Software

I do much of my work using python because of its awesome support for scientific computing (numpy, matplotlib, scipy). To maximize performance, I also do implement critical components using C/C++. This is in my opinion using the best of both worlds. It allows me to leverage the raw power that coding in C provides while allowing me to work 95% in pure python which increases my productivity.

I use GitHub as a backup system for my projects and because I'm cheap, they are all publically available here. Some of the more usable are:

My neural networks library. It started as a pure python implementation with an object oriented approach, as opposed to a vector/matrix-style approach for example. As the work progressed, it became clear that I needed more speed so I implemented the network as a C-module. Another nifty feature is multi-core support through processes, not threads, to bypass the GIL. This makes training a committee of networks x times faster, where x is the number of cores in your CPU.

Since I train  lots of networks, I am really interested in doing that fast. To that end I created the Jobserver. It's a simple module, but it delivers great power. Running slave.py on all the departments machines, I can utilize 25-35 machines at once. That's ~100 cores and ~200 GB of RAM. There is no limit (that I know of) to the number of machines you can add and no firewall limitations except for the machine running server.py.
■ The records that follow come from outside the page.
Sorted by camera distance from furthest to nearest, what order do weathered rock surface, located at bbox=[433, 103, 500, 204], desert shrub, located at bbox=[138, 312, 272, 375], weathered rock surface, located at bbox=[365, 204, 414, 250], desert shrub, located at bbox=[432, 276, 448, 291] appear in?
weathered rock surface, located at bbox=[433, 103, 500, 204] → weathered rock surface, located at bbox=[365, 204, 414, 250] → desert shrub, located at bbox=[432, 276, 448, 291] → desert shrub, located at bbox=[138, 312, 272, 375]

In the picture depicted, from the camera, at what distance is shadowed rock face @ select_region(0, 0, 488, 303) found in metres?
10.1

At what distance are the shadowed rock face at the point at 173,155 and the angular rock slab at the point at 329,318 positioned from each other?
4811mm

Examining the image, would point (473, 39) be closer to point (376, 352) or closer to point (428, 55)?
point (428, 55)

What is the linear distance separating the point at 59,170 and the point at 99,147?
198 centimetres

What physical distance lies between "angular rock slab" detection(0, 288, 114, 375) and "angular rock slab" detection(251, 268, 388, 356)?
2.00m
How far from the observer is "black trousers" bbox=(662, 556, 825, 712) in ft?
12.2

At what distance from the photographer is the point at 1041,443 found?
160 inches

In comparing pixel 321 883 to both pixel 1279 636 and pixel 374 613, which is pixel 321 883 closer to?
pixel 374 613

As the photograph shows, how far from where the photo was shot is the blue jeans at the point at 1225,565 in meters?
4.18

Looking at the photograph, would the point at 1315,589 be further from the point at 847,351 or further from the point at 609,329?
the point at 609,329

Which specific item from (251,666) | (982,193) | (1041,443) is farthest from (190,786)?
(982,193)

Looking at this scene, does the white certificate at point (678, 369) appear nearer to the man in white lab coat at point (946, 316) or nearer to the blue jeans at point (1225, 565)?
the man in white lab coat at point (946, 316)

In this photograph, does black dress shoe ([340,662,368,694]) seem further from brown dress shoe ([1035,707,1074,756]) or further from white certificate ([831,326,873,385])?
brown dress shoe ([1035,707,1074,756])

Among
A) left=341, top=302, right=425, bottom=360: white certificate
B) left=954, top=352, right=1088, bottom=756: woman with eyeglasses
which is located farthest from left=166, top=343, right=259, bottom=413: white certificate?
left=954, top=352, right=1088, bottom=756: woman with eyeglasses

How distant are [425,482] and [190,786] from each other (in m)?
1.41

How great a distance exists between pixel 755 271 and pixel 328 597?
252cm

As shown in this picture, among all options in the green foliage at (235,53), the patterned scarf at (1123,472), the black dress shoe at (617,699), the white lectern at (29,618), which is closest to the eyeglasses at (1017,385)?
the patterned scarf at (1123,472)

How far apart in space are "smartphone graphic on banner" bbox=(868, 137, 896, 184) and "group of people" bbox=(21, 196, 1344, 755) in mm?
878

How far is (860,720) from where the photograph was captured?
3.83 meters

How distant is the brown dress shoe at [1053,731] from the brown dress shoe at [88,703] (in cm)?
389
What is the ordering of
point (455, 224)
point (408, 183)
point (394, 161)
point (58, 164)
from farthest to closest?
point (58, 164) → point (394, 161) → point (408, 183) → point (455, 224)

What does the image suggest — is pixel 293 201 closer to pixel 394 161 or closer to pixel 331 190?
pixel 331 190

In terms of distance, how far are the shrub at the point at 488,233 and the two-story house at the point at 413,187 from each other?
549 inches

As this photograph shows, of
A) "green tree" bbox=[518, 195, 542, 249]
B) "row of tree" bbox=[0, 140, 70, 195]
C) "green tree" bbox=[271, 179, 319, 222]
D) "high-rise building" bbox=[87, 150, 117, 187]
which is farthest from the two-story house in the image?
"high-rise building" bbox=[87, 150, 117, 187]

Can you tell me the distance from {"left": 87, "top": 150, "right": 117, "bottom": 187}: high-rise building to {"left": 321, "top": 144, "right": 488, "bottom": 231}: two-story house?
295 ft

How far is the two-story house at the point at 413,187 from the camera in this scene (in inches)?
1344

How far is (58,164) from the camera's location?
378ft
So you can attach slaves to your server from anywhere on the Internet.

DataMaker
A simple collection of programs that are aimed at creating fake censored survival data sets. This can be useful if one wants to test an algorithm. Then it is important to know the amount of error and noise present in the data sets so one can assess the performance of the algorithm. Real datasets are very noisy and it is impossible to know how noisy they are. Hence it becomes very difficult to judge the performance of the algorithm without also judging the quality of the data set. Using fake data sets with known errors makes it possible to separate the performance benchmark from the data quality.